Amorim, ganando su primer partido competitivo a cargo, estaba lleno de elogios por el impacto del delantero adolescente Cissè.
"No fue solo el gol, sino la calidad que mostró a lo largo del partido. Creo que en la primera mitad fue nuestro jugador más 'experimentado' por la forma en que jugó hacia adelante. Tenemos mucho que mejorar. Vimos dos Milanes diferentes: un equipo hasta el minuto 75 y otro diferente después."
"Tuvimos dificultades físicas. Para jugar así y presionar tan alto habríamos necesitado más partidos en pretemporada, pero el próximo año también solucionaremos eso. Tenemos muchos jugadores, como Rabiot, que prácticamente están haciendo su pretemporada ahora mismo."
Al ser preguntado sobre su celebración emocional por el gol inaugural, Amorim reflexionó sobre la adaptación a la vida como entrenador del AC Milan.
"Vimos una forma de jugar más cercana a lo que estamos acostumbrados. Pero necesitamos tiempo para acostumbrar al equipo a jugar de diferentes maneras. ¿La celebración? Fue la celebración de un aficionado que está acostumbrado a celebrar goles del Milan, y ahora es el entrenador. Sentí la presión con mi personal. Y aunque nos sentamos más atrás al final, vi un equipo. A pesar del cansancio, éramos un equipo."
Sobre el enfoque táctico a lo largo de las dos mitades, Amorim explicó el pensamiento detrás del control de su equipo.

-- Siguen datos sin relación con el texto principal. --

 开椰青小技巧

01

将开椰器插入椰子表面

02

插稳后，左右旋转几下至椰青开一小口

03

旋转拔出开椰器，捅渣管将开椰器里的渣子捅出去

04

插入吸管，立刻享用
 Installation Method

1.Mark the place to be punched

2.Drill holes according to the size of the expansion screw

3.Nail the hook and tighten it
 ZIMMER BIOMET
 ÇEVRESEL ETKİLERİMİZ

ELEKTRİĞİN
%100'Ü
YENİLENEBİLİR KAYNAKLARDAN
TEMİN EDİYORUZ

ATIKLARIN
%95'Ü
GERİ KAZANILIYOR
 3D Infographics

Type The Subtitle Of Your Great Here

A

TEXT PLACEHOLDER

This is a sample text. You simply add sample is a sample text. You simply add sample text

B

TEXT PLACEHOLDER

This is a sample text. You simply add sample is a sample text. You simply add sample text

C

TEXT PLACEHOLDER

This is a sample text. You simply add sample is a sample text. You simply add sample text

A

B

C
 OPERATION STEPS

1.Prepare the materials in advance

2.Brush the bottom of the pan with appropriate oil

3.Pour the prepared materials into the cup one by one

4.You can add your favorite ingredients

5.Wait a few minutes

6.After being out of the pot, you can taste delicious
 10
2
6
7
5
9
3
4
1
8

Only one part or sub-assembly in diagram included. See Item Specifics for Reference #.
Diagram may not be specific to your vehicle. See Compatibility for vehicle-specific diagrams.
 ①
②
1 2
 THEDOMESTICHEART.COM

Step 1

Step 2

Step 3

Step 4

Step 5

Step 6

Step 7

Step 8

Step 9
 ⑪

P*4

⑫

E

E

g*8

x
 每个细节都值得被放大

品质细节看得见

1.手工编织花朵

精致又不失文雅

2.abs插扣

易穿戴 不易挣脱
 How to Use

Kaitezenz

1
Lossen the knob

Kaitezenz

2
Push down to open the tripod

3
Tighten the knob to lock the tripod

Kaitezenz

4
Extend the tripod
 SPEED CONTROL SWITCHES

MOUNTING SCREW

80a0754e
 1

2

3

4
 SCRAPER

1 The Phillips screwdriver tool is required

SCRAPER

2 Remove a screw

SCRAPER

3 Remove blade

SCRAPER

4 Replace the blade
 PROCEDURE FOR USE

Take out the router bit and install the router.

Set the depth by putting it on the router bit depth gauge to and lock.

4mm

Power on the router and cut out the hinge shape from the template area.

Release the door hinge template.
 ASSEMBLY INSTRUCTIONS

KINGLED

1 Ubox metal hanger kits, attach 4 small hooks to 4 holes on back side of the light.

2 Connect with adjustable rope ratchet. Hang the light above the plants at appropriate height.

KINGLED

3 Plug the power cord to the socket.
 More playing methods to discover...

"En la primera mitad nuestro objetivo era controlar el juego, no dejar que se convirtiera en un juego de transiciones. Hablamos de ello en el vestuario, es importante si quieres ganar. Los jugadores entendieron: necesitamos ganar. No se trata de esperar o especular. Así que en los primeros 20 minutos de la segunda mitad pusimos mucha velocidad en el campo. Sufrimos al final porque estamos un poco cortos de físico en este momento."
Al ser preguntado qué le agradó más, añadió: "Lo primero siempre es ganar. Hablamos sobre formas de jugar, pero en el fútbol solo hay un objetivo: ganar. A partir de mañana volvemos a trabajar en todo: cómo necesitamos jugar cerca del área del oponente y cómo necesitamos defender en nuestra propia área."